Back To College Buying is Billions; Some Retailers Blue

In recent years back-to-college bound students have been a life vest for many retailers but this year college students and their parents won’t be spending quite as many bucks as last year.  Most families will be spending about fifty fewer dollars for back to school purchases ($600). That’s about a tank of gas required to deliver the college bound student to campus.  They will need to keep the shopping lists simple. Educator W. McKeachie observed the best professors tend to keep it simple. He noted the best lecturers are known for using “a simple plan and many examples. ”  

This retail season provides a multi-billion dollar benefit for stores. Back to school spending will exceed the $50 billion mark again this year. While back-to-college and back-to-school spending to reach over $51.4 billion this year, college students will be spending 7 percent less compared to last year.

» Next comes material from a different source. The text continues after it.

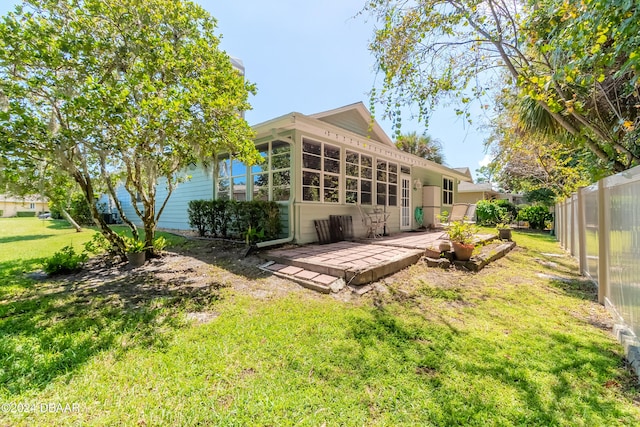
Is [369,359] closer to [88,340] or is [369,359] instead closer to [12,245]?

Students will allocate the largest portion of their budgets to electronics.  The amount of money they spend will drop from $258.43 last year to $211.89 this year.  A leading retail researcher reports, “Though every college student wants the latest-and-greatest gadgets, students are being frugal this year. While some may opt for a cheaper model, many students may take advantage of computer labs at school or a family computer at home instead of investing in one themselves.”

The only notable increase this year will be in school supplies expected to increase from $63.52 to $68.47 this year. The college bound will be cutting back on their clothing and dorm furnishing purchases significantly this year with purchases in these categories expected to drop almost 14 percent. Shoes while remain at the same level as last year.

College bookstores are the most likely to be affected by this drop in back-to-school spending.  Under half of students plan to buy from those stores showing a decrease of over 15 percent. With students careful with every penny, they are looking at other resources to find items at a cheaper price.  

Another big trend for this coming semester is students who are living at home and commuting to campus.  Over 54.1 percent of students will be crashing at their “parent’s pad” this year in hopes of escaping some rising prices in food and housing in the current economic environment.